Two Years Later: Only Officer Charged In Connection To Breonna Taylor’s Death Found Not Guilty

How the late emergency room technician’s family reacted to the Kentucky jury’s verdict.

March 11, 2022
Breonna Taylor is a Black woman. In this photo she is wearing a blue button down shirt and holding a bouquet of flowers. She is standing in front of a a U.S. flag and other flags.

A photo of Breonna Taylor shown during a WNBA basketball game between the Seattle Storm and the Washington Mystics Thursday, July 30, 2020, in Bradenton, Fla. Taylor was killed in her home by police officers.

Photo by: AP Photo/Chris O'Meara

AP Photo/Chris O'Meara

By: Aaron Rasmussen

Two years have passed since a botched police raid took the life of Breonna Taylor while she lay in bed inside her apartment in Louisville, Kentucky.

Shortly before 1 a.m. on March 13, 2020, Taylor, a 26-year-old Black emergency room technician, was fatally shot after law enforcement serving a no-knock search warrant at her address battered down the door.

Taylor’s boyfriend, Kenneth Walker, was in bed with her at the time. The licensed gun owner later said he never heard officers announce themselves and he fired a single shot from a handgun at who he believed were intruders breaking into the residence.

Sgt. Jonathan Mattingly was struck in the thigh and he and two other Louisville Metro Police officers, Brett Hankison, 45, and Myles Cosgrove, 44, responded by unleashing a total of 32 bullets into the apartment, striking Taylor six times and killing her.

Taylor’s boyfriend was charged with attempted murder and assault in connection to the shooting, but all charges filed against him were permanently dropped in March 2021.

Hankison was fired from his job for shooting “blindly” during the raid, and he was indicted in September 2020 on three counts of wanton endangerment, each of which carries a possible prison sentence of one to five years.

The only officer charged in connection to the deadly incident, Hankison testified on his own behalf during his trial, which began at the end of February. When questioned whether or not he believed he did anything wrong during the raid, he responded: “Absolutely not,” but, he said, Taylor “didn’t need to die that night.”

On March 3, almost exactly two years after Taylor’s death, a Jefferson County jury found Hankison not guilty of all charges against him.

“We respect the jury's verdict,” prosecutor Barbara Maines Whaley said shortly after the decision was read in court.

Tamika Palmer — Taylor’s mother — left the courtroom upon hearing the verdict. Taylor's sister, Juniyah Palmer, posted on social media a short time later: “Lord, this system is a failure!”

“It's like they constantly walk over my sister! I'm so tired of this injustice a-- system!
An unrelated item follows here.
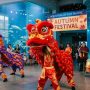 Performers in colorful traditional costumes during a lion dance at the Aquarium of the Pacific Autumn Festival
How do ANYBODY find this man not guilty on EVERYTHING?” she wrote.

In a statement, the Louisville Metro Police Department said law enforcement has prioritized “rebuilding trust with the communities” since Taylor’s death.

“LMPD respects the judicial process and also recognizes that there are still potentially more proceedings that may be held on this case and will not provide further comment at this time,” the department noted.